At the same time, the ECB is expected to keep its refi rate unchanged, while continuing to kick the can down the road about the possibility of reversing some of its unconventional policy measures. It appears the ECB will retain the right to buy bonds as long as the markets remain volatile. However, new exit steps are likely to be discussed in December when the central bank has to discuss the conditions for the refi tenders in the first quarter of next year. Overall, both meetings will be overshadowed as the dust settles from the Fed’s move yesterday. Despite the weakness in the EU periphery the euro continued to gain on dollar shorts. The euro is testing new highs around the 1.42 range, after breaking the 10/15 high of 1.4159. If the euro can break the 1.4264 range look for a short-term breakout in the North American session.
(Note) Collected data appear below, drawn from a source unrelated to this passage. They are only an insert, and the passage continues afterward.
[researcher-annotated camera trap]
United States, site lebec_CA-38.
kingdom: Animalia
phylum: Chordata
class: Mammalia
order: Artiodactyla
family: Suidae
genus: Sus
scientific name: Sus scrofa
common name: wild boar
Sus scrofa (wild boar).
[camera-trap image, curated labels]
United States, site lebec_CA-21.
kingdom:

New Zealand unemployment declined more than expected, sending the NZD to its highest level in more than two years. In fact, the NZD is best performer in the G10 today. The unemployment rate dropped to 6.4% in the third quarter, down from a revised (higher) 6.9% in Q2, but less than the 6.7% rate expected. Recent months have seen data remain on the sluggish side, damping expectations about rate hikes from the Reserve Bank this year. But RBNZ is playing catch-up with the RBA which may now being start to feel the impacts of the recent tightening cycle. In September, Australian retail sales grew less than expected, while the trade surplus declined as exports shrank. Retail sales rose 0.3% from August, below the expected gain of 0.5%. For the quarter sales were up 0.7%, down from Q2’s 1% and below the 1.1% forecast.
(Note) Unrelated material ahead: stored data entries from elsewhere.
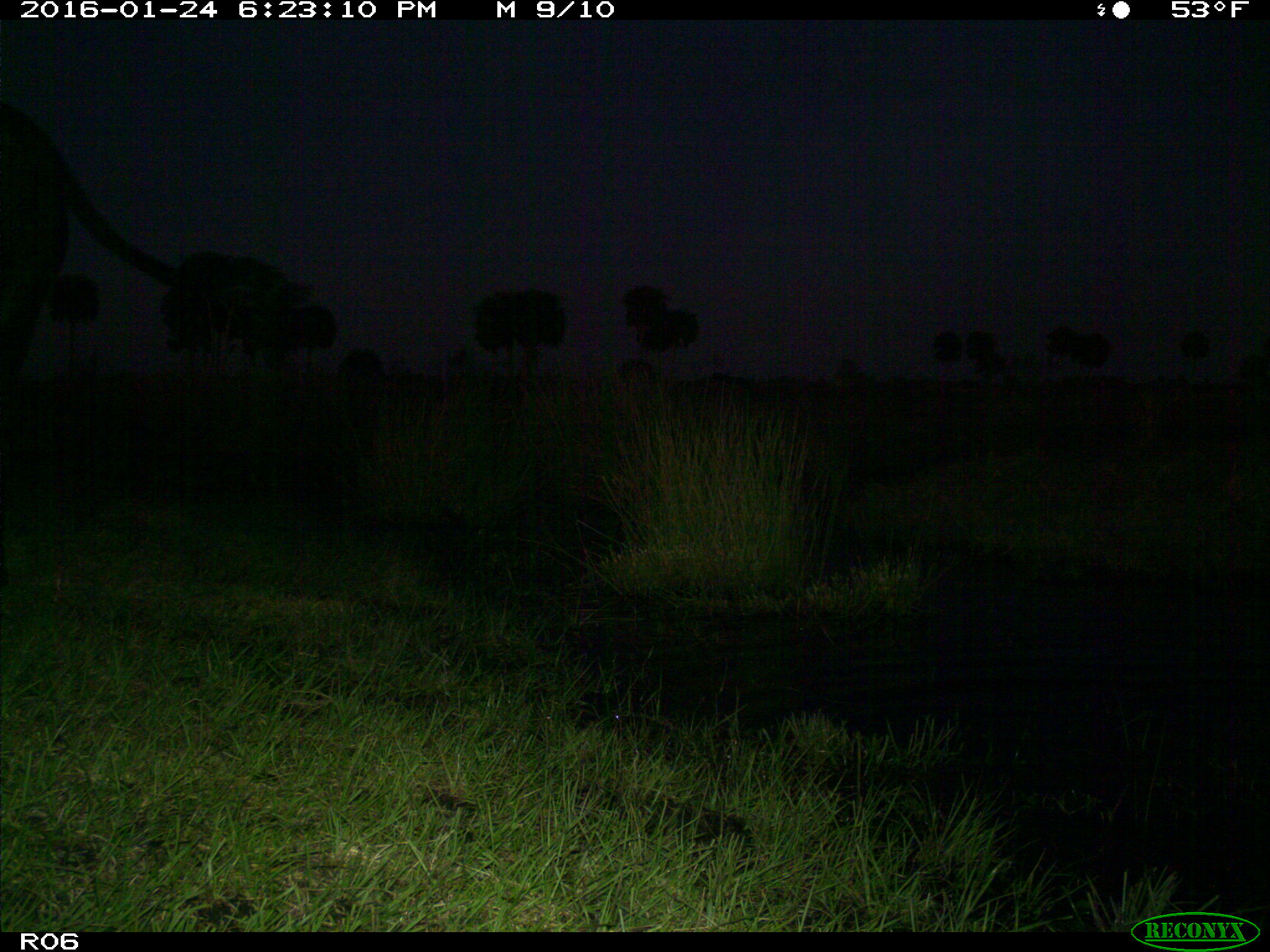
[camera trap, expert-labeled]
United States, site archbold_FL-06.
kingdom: Animalia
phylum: Chordata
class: Mammalia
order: Artiodactyla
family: Bovidae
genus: Bos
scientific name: Bos taurus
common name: domestic cow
Bos taurus (domestic cow).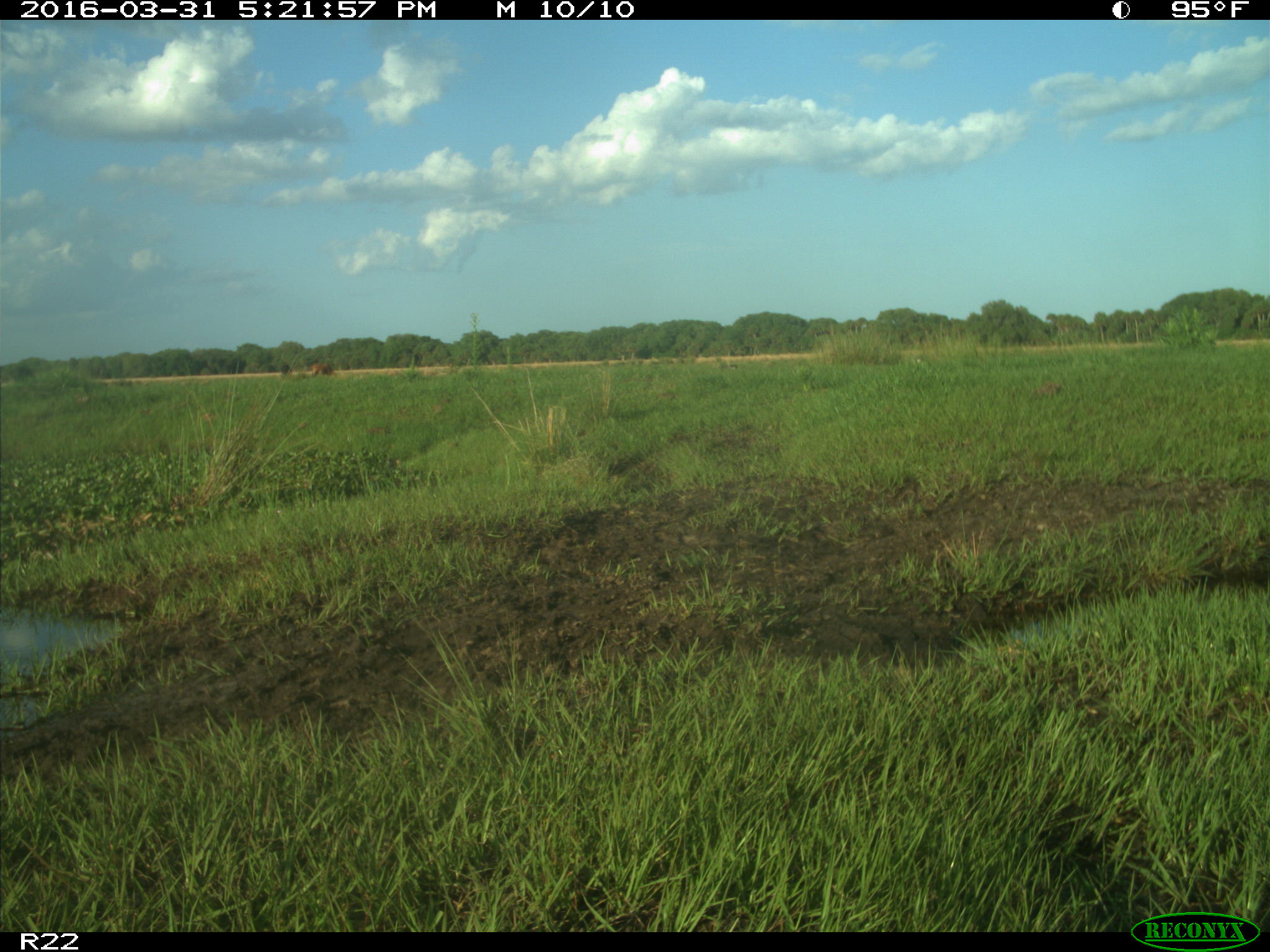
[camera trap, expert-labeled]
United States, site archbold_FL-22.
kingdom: Animalia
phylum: Chordata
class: Mammalia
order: Artiodactyla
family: Bovidae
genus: Bos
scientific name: Bos taurus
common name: domestic cow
Upcoming Economic Releases
At 8:00/12:00 GMT the BoE announces its repo rate which is expected to remain on steady. Afterwards, the US reports Q3 productivity data along with initial jobless claims. The former is expected to increase by 0.5 of a percent and the latter is expected to drop by 5k. The ECB announces its rate following the BoE meeting and investors will be focused on the guidance at the 8:45 / 12:45 GMT press conference. Canada’s IVEY is then reported with the consensus looking for a small uptick. And later on in the afternoon the US reports M2 money supply. Events: SNB’s Danthine speaks at 12:15 followed by a US Treasury 10-year TIPS auction at 1:00pm/17:00 GMT.